B) Verpflichtungskredit für private Güterverkehrsanlagen 6. Wird die Vorlage von Ihnen grundsätzlich unterstützt? Ja. 7. Ist der für die Finanzierung von privaten Güterverkehrsanlagen vorgesehene Betrag in seiner Höhe angemessen? Für die Finanzierung von privaten Güterverkehrsanlagen in die Periode 2025–2028 wird ein Verpflichtungskredit von 185 Mio. Franken beantragt. Die Summe ist zwar wesentlich kleiner als die für die Jahre 2021–2024 beschlossenen 300 Mio. Franken, kann aber vorliegend unterstützt werden. Der Beschluss darf jedoch keinesfalls als Präjudiz verstanden werden, die entsprechenden Investitionen des Bundes grundsätzlich herunterzufahren.
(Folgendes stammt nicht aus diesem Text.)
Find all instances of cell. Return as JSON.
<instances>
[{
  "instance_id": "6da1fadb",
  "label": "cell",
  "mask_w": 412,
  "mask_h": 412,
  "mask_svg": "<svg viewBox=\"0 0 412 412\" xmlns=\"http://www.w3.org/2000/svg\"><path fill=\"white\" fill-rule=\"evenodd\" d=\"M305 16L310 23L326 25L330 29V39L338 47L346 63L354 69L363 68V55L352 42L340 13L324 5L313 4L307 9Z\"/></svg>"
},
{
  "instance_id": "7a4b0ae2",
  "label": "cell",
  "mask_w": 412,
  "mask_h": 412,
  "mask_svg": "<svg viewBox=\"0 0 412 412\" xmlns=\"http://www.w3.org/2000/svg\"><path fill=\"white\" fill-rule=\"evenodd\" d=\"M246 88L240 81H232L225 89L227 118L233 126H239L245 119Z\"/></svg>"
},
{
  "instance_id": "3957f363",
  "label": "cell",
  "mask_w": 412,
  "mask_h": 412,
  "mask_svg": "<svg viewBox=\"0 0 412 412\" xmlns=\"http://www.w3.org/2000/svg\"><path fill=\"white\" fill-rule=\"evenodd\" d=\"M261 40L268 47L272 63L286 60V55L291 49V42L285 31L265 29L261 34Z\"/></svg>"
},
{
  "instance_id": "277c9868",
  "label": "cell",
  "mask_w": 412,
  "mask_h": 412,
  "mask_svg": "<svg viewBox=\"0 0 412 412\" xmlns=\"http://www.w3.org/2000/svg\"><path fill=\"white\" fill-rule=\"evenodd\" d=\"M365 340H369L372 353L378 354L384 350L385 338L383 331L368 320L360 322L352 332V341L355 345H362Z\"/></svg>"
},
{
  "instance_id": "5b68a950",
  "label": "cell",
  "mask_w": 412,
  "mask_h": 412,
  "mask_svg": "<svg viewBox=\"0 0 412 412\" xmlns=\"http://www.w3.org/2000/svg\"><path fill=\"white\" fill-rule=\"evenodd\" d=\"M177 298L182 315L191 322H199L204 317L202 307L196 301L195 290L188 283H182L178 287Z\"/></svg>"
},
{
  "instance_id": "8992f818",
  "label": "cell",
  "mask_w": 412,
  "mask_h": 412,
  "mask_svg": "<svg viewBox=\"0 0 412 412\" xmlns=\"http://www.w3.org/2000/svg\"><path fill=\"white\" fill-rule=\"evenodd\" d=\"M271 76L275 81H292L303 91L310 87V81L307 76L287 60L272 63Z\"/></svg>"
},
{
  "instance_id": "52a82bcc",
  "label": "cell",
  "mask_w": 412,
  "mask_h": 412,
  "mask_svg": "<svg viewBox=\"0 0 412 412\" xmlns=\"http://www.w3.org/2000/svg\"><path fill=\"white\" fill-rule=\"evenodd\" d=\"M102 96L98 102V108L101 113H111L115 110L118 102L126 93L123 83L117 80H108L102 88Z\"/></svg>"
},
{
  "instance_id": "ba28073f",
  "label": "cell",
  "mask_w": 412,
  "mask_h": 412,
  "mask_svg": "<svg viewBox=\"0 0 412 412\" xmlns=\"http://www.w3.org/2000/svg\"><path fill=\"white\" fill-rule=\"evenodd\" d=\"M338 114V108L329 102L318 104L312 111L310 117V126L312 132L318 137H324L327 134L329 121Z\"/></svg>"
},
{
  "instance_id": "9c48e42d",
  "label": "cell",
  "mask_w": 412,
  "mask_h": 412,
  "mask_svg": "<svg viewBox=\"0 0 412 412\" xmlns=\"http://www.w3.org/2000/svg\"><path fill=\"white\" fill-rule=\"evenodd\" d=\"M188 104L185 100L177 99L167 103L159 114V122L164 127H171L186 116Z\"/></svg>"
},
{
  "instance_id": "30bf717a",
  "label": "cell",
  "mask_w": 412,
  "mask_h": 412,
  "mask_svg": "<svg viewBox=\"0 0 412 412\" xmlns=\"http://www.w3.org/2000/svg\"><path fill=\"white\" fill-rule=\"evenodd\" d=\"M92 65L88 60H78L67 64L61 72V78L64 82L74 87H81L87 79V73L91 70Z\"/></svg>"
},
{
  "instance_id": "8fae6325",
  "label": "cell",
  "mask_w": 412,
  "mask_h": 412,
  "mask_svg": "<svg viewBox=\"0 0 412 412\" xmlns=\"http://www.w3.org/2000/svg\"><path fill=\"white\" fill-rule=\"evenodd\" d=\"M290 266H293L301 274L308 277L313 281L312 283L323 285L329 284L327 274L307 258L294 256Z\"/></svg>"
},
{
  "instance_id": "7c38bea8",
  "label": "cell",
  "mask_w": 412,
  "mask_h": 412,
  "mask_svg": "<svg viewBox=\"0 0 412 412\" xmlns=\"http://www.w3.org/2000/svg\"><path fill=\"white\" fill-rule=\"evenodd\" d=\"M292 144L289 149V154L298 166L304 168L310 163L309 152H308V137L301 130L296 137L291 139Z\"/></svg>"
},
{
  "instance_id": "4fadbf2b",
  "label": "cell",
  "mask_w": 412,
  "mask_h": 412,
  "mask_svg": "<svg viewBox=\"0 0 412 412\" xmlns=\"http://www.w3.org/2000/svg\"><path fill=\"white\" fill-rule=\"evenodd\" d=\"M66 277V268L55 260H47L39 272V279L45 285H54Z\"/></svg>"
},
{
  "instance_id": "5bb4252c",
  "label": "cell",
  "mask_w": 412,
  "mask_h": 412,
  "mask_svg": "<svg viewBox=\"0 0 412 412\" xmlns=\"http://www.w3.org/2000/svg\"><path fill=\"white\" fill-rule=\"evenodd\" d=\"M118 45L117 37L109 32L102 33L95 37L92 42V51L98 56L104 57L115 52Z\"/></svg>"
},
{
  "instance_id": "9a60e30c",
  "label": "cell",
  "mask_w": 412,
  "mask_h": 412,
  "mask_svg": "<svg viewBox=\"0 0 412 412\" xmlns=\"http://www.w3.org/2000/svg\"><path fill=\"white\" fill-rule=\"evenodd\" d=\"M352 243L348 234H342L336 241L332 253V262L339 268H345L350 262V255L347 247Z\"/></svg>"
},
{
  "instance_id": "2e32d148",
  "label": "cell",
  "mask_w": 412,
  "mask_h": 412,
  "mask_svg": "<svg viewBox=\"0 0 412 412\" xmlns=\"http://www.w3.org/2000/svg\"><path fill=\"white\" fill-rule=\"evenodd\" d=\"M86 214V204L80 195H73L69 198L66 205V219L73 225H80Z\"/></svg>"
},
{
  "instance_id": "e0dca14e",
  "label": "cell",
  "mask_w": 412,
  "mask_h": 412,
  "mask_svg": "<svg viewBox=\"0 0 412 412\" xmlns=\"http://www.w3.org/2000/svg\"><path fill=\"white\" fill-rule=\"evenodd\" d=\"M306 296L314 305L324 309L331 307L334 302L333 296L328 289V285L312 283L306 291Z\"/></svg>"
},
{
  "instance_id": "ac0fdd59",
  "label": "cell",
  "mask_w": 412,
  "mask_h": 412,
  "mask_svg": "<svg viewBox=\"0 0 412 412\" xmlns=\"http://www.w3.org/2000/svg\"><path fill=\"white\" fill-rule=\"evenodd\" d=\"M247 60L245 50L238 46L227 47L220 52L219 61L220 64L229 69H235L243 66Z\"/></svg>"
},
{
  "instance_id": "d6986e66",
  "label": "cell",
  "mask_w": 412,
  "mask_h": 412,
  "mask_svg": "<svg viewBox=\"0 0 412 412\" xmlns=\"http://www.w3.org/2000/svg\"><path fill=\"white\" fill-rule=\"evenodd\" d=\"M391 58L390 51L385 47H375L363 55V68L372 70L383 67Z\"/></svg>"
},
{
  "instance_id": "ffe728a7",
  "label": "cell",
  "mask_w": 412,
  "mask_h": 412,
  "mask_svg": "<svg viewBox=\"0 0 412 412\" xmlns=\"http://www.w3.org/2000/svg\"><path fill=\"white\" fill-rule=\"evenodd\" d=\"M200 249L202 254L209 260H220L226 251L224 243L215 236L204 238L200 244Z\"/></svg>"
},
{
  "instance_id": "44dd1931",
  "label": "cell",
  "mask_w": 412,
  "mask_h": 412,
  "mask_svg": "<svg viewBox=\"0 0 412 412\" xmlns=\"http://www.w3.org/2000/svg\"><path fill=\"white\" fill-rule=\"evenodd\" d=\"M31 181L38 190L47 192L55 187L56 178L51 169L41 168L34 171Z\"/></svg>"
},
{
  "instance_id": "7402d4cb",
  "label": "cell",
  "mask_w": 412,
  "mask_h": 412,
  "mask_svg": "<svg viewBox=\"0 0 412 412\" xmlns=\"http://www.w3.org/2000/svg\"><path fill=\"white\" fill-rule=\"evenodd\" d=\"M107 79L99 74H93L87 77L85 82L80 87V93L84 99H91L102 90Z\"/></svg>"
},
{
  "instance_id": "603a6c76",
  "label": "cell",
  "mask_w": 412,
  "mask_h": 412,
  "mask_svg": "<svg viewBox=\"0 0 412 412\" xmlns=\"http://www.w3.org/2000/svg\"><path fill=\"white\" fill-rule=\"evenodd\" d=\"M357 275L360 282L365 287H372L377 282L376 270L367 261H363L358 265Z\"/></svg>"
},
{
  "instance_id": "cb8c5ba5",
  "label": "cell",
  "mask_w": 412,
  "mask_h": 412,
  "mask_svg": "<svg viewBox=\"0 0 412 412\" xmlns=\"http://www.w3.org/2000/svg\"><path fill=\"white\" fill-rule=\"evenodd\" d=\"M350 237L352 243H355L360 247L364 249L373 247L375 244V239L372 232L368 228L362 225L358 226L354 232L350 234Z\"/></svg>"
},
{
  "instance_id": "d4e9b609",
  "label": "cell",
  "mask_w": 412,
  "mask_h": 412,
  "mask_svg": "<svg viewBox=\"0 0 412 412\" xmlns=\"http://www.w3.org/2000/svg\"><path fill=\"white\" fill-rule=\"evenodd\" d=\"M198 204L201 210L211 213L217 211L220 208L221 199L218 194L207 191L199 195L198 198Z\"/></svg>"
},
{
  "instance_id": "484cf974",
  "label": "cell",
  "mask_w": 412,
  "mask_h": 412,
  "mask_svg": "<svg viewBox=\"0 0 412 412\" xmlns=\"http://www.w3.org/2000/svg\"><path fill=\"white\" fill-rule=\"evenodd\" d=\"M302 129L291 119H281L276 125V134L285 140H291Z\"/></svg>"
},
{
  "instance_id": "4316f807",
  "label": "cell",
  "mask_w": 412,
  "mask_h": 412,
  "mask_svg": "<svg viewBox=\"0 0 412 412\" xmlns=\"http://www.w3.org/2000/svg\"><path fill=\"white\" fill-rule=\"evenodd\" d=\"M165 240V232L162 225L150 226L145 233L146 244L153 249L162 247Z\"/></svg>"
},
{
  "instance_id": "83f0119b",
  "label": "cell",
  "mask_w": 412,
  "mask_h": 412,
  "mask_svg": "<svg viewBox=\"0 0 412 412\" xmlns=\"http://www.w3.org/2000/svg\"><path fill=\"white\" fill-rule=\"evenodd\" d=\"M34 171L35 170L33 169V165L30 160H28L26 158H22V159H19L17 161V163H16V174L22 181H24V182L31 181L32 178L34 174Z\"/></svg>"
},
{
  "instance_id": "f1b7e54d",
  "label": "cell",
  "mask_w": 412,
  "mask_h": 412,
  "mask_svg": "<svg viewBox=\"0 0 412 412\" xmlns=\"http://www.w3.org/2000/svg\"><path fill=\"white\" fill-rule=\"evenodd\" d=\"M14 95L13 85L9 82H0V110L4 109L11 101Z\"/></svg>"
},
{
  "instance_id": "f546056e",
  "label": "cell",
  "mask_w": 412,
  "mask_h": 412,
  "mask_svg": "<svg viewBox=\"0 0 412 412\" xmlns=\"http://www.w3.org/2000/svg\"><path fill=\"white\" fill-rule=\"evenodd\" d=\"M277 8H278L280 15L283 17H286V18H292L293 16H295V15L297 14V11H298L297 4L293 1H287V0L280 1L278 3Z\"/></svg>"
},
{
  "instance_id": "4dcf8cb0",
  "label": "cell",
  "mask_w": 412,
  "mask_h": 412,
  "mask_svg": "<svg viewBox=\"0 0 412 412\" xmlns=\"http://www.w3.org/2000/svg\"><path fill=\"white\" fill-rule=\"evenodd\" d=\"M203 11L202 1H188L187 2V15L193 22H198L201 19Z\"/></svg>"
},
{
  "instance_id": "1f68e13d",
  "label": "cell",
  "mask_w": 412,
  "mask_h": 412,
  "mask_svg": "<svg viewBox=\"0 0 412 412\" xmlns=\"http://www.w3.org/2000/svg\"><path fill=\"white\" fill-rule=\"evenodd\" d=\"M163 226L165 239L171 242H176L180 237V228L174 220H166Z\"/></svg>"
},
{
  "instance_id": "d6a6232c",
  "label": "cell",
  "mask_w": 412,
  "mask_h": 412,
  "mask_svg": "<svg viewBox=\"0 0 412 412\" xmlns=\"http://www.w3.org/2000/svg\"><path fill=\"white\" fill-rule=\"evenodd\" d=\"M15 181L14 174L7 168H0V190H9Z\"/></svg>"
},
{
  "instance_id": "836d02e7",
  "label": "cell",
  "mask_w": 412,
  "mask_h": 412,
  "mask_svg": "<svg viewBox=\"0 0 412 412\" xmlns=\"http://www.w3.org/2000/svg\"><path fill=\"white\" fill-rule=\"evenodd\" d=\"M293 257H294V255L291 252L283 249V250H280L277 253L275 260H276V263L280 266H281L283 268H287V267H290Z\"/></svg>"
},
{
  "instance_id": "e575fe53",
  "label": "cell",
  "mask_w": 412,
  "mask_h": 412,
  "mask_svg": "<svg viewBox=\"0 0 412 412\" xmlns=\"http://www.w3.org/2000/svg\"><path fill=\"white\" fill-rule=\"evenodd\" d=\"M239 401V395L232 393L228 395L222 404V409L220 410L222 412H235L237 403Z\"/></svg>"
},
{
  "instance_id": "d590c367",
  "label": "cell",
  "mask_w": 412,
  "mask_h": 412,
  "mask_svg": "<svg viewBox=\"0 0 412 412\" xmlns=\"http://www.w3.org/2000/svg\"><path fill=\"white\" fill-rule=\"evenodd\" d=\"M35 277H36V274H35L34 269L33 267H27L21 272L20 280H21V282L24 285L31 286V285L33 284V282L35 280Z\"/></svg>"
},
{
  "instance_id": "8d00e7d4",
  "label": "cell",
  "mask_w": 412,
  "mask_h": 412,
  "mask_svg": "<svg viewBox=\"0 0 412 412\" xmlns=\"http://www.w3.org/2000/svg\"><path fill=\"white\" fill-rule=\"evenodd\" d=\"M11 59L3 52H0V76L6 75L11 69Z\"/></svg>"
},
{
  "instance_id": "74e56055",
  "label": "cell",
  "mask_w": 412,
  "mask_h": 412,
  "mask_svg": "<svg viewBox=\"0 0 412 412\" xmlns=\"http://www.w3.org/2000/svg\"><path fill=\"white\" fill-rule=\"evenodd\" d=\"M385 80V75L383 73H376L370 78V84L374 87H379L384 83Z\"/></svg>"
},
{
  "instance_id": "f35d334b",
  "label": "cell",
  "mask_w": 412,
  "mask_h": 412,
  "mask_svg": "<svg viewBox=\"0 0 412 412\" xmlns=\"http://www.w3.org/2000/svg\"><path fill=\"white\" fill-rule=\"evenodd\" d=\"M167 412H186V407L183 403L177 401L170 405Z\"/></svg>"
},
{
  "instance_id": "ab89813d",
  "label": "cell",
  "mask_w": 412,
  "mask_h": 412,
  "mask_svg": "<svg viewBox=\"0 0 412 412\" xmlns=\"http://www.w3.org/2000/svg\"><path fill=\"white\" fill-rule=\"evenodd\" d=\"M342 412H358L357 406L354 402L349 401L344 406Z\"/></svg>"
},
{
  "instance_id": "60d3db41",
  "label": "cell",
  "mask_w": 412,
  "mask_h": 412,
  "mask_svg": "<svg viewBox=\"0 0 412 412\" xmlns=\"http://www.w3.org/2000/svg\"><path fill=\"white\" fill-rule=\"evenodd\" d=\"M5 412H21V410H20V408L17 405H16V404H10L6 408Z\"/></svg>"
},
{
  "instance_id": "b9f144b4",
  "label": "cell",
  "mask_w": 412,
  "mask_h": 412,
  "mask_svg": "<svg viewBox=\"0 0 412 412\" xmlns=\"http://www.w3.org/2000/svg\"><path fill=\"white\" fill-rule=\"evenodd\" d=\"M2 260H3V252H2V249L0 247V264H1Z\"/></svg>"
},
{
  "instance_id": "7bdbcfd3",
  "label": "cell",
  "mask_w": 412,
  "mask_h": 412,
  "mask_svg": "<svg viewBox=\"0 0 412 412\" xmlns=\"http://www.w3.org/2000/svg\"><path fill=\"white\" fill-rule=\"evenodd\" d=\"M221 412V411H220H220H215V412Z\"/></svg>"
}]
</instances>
Gemäss den Planungen des Kantons Zürich und auch der Eisenbahnverkehrsunternehmen zeichnet sich spätestens ab 2029 wieder ein erhöhter Investitionsbedarf für Infrastrukturen des Güterverkehrs, auch für den Binnenverkehr auf der West-Ost-Achse, ab.
C) Weitere Bemerkungen 8. Gibt es weitere Themen, bei denen Überprüfungs- oder Reformbedarf besteht? Nein. 9. Haben Sie sonstige Bemerkungen? Keine Bemerkungen.
II. Mitteilung an die Mitglieder des Regierungsrates sowie an die Volkswirtschaftsdirektion.